The presence of xenon, the heaviest of the stable noble gases, in Earth’s atmosphere has always baffled scientists. It’s been clear for decades that xenon, which has eight stable isotopes and over 40 unstable ones, has cosmic origins, but researchers’ models haven’t been able to account for a major source of the element—until now. New research by a group of scientists from France, Switzerland, Israel, and the U.S. suggests that nearly a quarter of the xenon in Earth’s atmosphere comes from comets.


Pie chart showing the main components of Earth’s atmosphere. Credit: Life_of_Riley

The breakthrough in the ongoing mystery of our atmosphere’s xenon was made possible by the Rosetta spacecraft, which gathered data on comet 67P/Churyumov-Gerasimenko from 2014-2016 (in addition to depositing the Philae lander on the comet’s surface). When researchers examined the spectrometry data gathered from 67P, they found xenon frozen inside the comet’s ice. It appears to have been trapped there for a long, long time—since before the formation of our solar system.


Selfie taken by the Rosetta spacecraft. Credit: NASA/JPL

Comets likely delivered about 22% of Earth’s atmospheric xenon.

Upon further analysis, scientists were able to match the isotopic signature of the comet’s xenon to the xenon of undetermined origin in the Earth’s atmosphere.
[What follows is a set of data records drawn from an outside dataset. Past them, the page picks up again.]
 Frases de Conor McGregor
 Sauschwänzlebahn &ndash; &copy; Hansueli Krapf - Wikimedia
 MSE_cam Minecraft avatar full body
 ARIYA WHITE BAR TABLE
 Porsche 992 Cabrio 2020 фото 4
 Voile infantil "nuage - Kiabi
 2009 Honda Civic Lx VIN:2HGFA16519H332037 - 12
In a study published in Science Magazine, scientists walk through other possibilities for the presence of xenon in our atmosphere but ultimately reject those hypotheses in favor of the evidence obtained from Rosetta. The researchers conclude that comets likely delivered about 22% of Earth’s atmospheric xenon.
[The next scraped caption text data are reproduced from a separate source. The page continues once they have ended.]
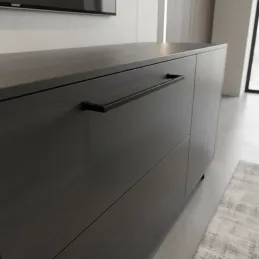 Ručka MIRIA / Crna mat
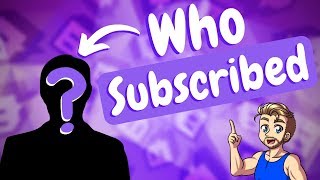 Twitch Subscribers Count  How To See Who Subs To Your Channel [upl. by Hgielram]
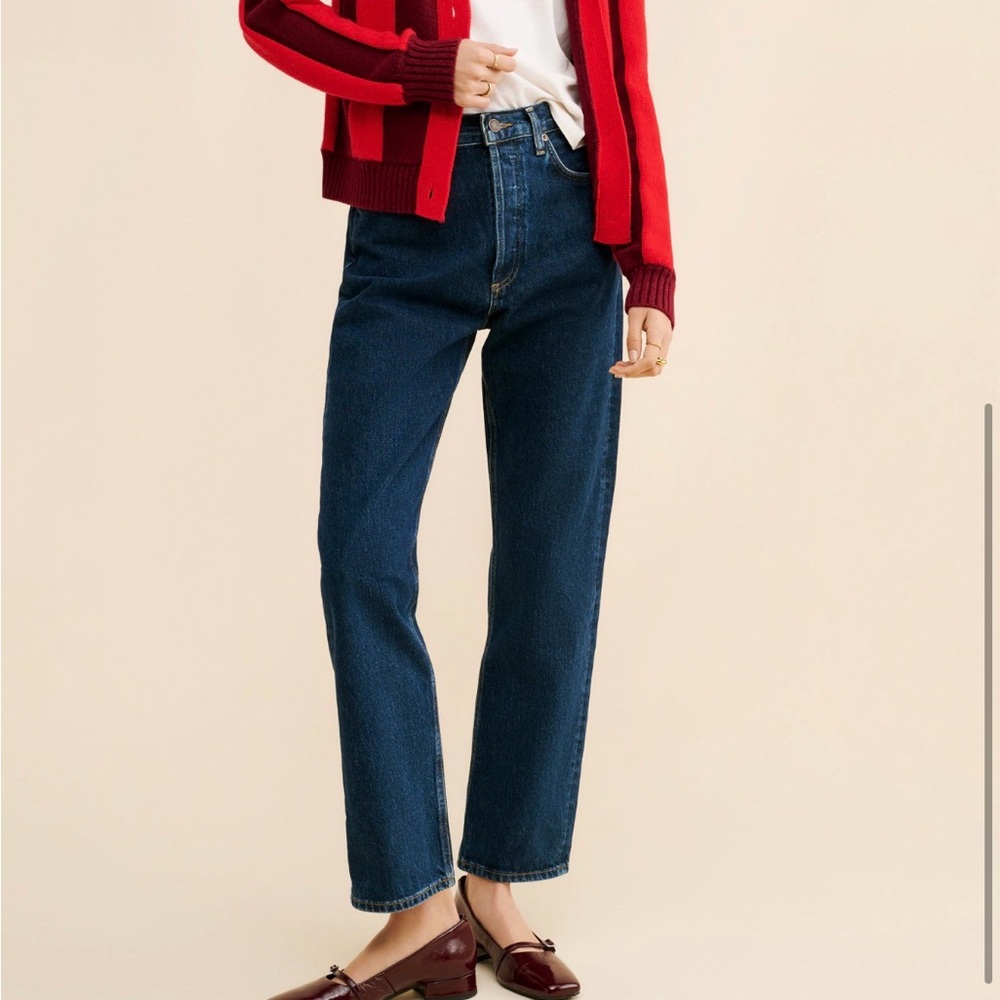 Agolde 90s High Rise pinch waist jeans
Xenon (54 Xe). Credit: Hi-Res Images of Chemical Elements

One of the objectives of the Rosetta mission was to look for organic materials to help determine whether comets might have brought life to Earth, in addition to delivering water to our planet.

Comet 67P contains organics such as sulfur and methane—some of the basic ingredients for life. The findings not only shed light on xenon but also raise the possibility that other elements of unknown origin may have come from comets. Ultimately, such studies also help scientists understand what the early solar system looked like, as well as the conditions and ingredients that made life possible on Earth—and may make life possible elsewhere.